# ACTIVITIES
1 - Set down, word for word, the part of the ZeroMQ thread starting with "The short version" and going on through "still have questions.".
2 - Name every ZeroMQ socket type that the ZeroMQ thread below mentions in capital letters.
---- EXERCISE PASSAGE
Kevin:

I struggled with some of these issues for a while, and documented them here: 
https://github.com/zeromq/libzmq/issues/2759.  There’s an accompanying repo 
with sample code here: 
https://github.com/WallStProg/zmqtests/tree/master/threads.

The short version is that there are some pretty “sharp” edge-cases that you 
need to be aware of if you’re trying to go beyond the sometimes overly 
simplistic or contrived examples in the docs.

Good luck, and feel free to reply back if you still have questions.

Regards,

Bill


> On Dec 19, 2017, at 6:04 PM, Mykola Ostrovskyy via zeromq-dev 
> <[email protected]> wrote:
> 
> Kevin,
> 
> By now you should get the gist of it: if you have some concurrency problem -- 
> add more sockets! :)
> 
> Not sure what exactly you have run into, but I would not recommend to have a 
> hard stop on a thread that is sleeping in poll. Instead you should to let it 
> know that it's time to shutdown, so it can release resources in a controlled 
> fashion. And luckily we've got a great tool for sending notifications to 
> threads -- sockets. It might be not the most efficient way, but I have an 
> extra inproc PAIR socket bound on every thread. That socket is also added 
> into poll list, and when you receive a message on that socket you exit the 
> polling loop, close current thread sockets, do any cleanup necessary and 
> return from thread function.
> 
> From outside you'll have some stop() function that creates a corresponding 
> PAIR socket, connects to the one bound in the target thread, sends the 
> shutdown message, closes the socket and joins on the thread, waiting for it 
> to finish cleanup. In your case that stop() function should be sending 
> shutdown message to both P and C, of course. You can either go with two 
> sockets, or get creative and reuse a single PAIR socket to send both messages 
> (connect to P, send, disconnect, connect to C, etc). And then you will have 
> to wait for both threads to join.
> 
> 
> Regards,
> Mykola
> 
> 2017-12-19 23:27 GMT+02:00 Kevin Wang <[email protected] 
> <mailto:[email protected]>>:
> Thanks Mykola, I like your proposed solution, it works great! It does cut out 
> all the shared variables and deals with it better than using atomic ints. I 
> have placed the SUB socket in a zactor/zloop combination, and am using the 
> built in PAIR sockets instead of REQ/REP to communicate the requests and pass 
> the data from the queue to the user. 
> However, I am having a problem with destroying this class. There is some race 
> condition that I can't find between destroying the sockets and the user in 
> the middle of a zmq_poll() call. 
> What would be the order of destroying the objects? 
> 
> Kevin
> 
> On 12/18/2017 11:25 PM, Mykola Ostrovskyy via zeromq-dev wrote:
>> Hello Kevin,
>> 
>> One of main ZMQ features is providing an alternative approach for dealing 
>> with concurrency. If you use ZMQ properly, there should be no data sharing 
>> between threads, so you don't need to use any lock-free thread-safe data 
>> structures.
--------
---- PROVIDED INFORMATION
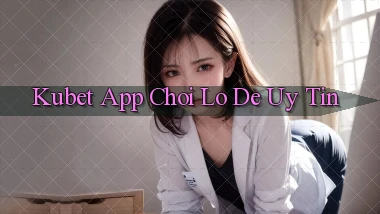 kubet app chơi lô đề uy tín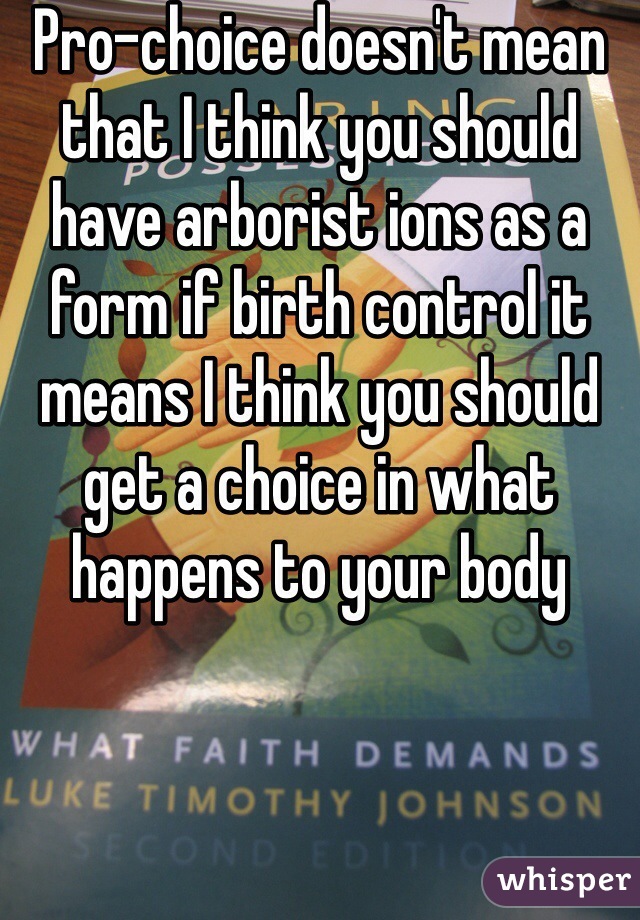 Pro-choice doesn't mean that I think you should have arborist ions as a form if birth control it means I think you should get a choice in what happens to your body 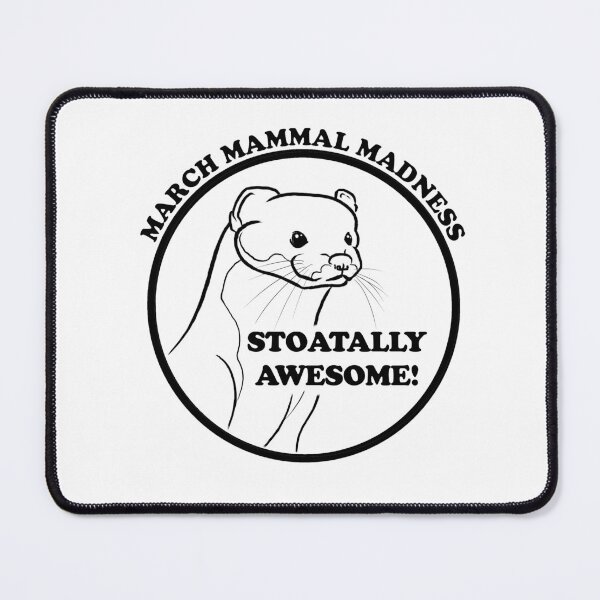 Item preview, Stoatally Awesome! designed and sold by 4MadStoats.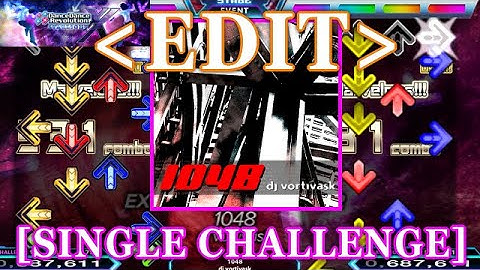【DDR XX EDIT】 1048 / dj vortivask [SINGLE CHALLENGE] Lv.18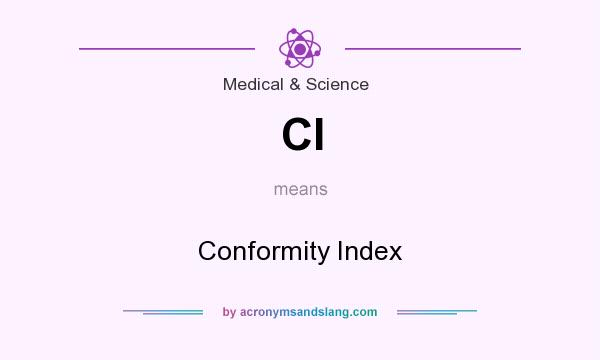 What does CI mean? It stands for Conformity Index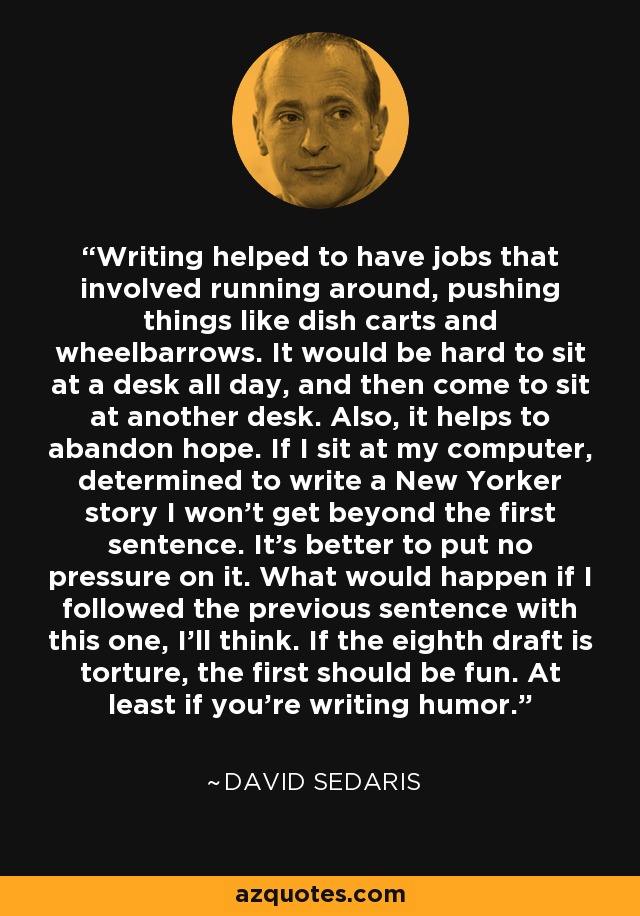 Writing helped to have jobs that involved running around, pushing things like dish carts and wheelbarrows. It would be hard to sit at a desk all day, and then come to sit at another desk. Also, it helps to abandon hope. If I sit at my computer, determined to write a New Yorker story I won't get beyond the first sentence. It's better to put no pressure on it. What would happen if I followed the previous sentence with this one, I'll think. If the eighth draft is torture, the first should be fun. At least if you're writing humor. - David Sedaris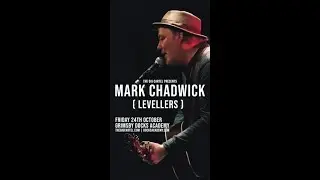 Mark Chadwick | Live in Grimsby | 24th October 2025
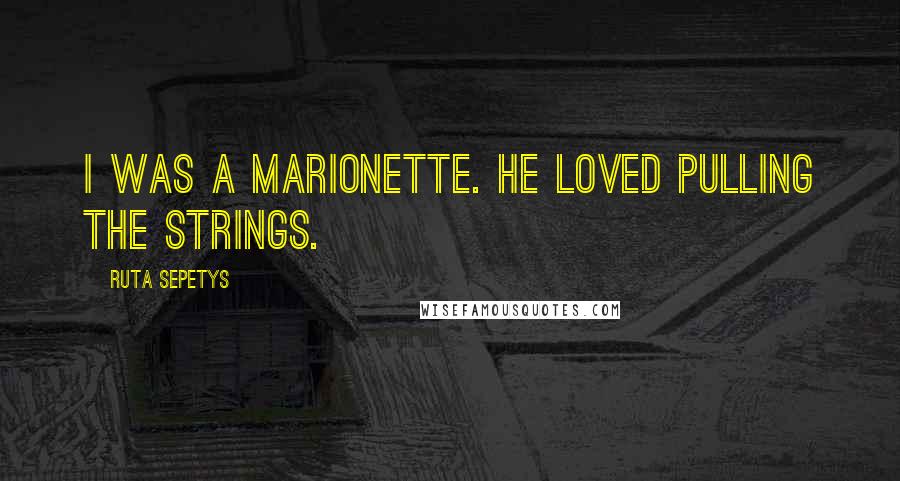 Ruta Sepetys Quotes: I was a marionette. He loved pulling the strings.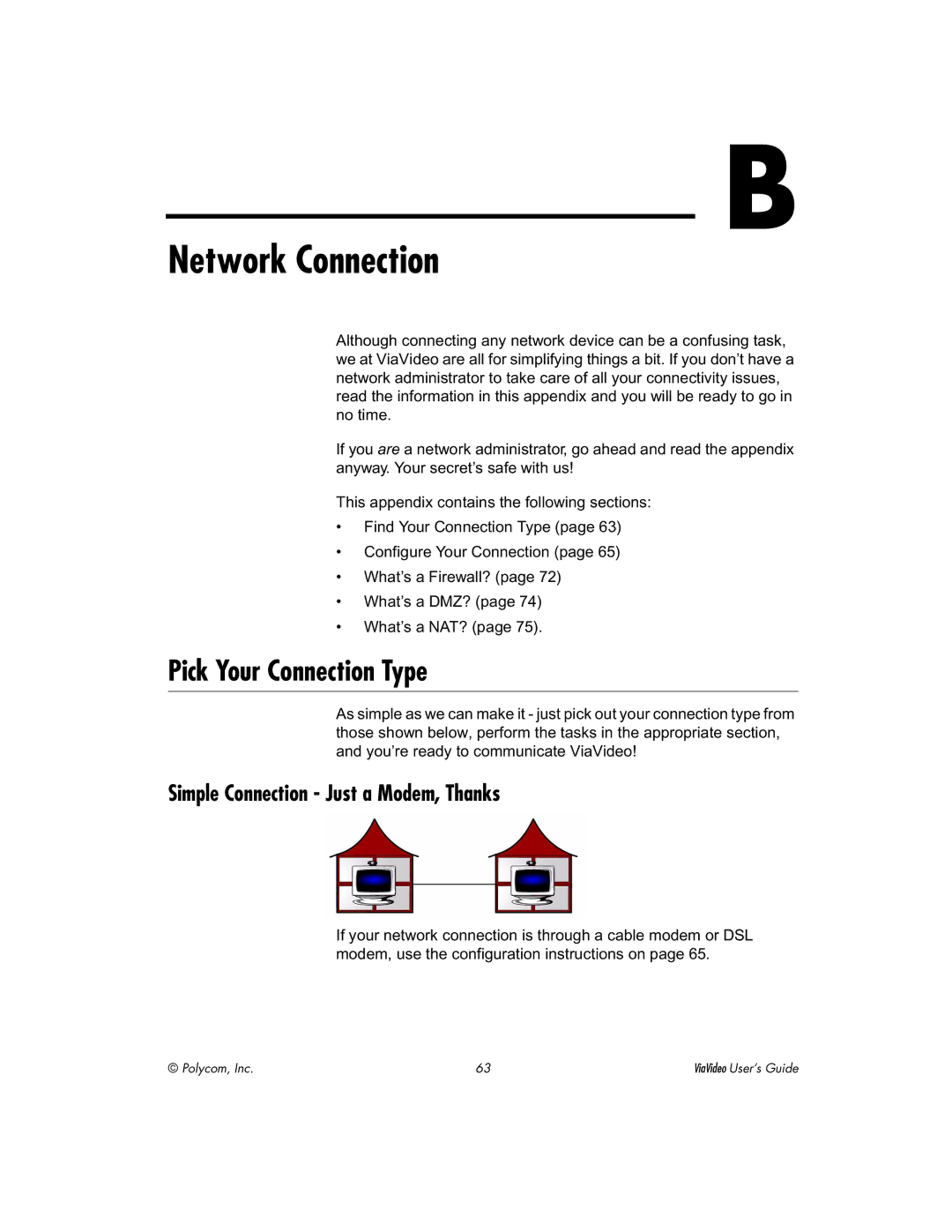 Polycom ViaVideo manual Pick Your Connection Type, Simple Connection Just a Modem, Thanks 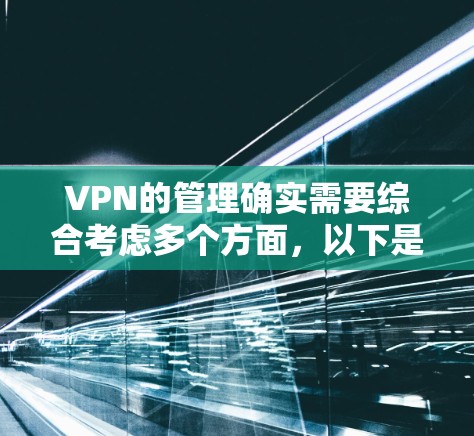 VPN的管理确实需要综合考虑多个方面,以下是对VPN海外线路管理的详细步骤和建议 VPN的管理确实需要综合考虑多个方面,以下是对VPN海外线路管理的详细步骤和建议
--------
# SOLUTIONS TO EACH TASK
1 -
The short version is that there are some pretty “sharp” edge-cases that you 
need to be aware of if you’re trying to go beyond the sometimes overly 
simplistic or contrived examples in the docs.

Good luck, and feel free to reply back if you still have questions.

2 - PAIR, SUB, REQ, REP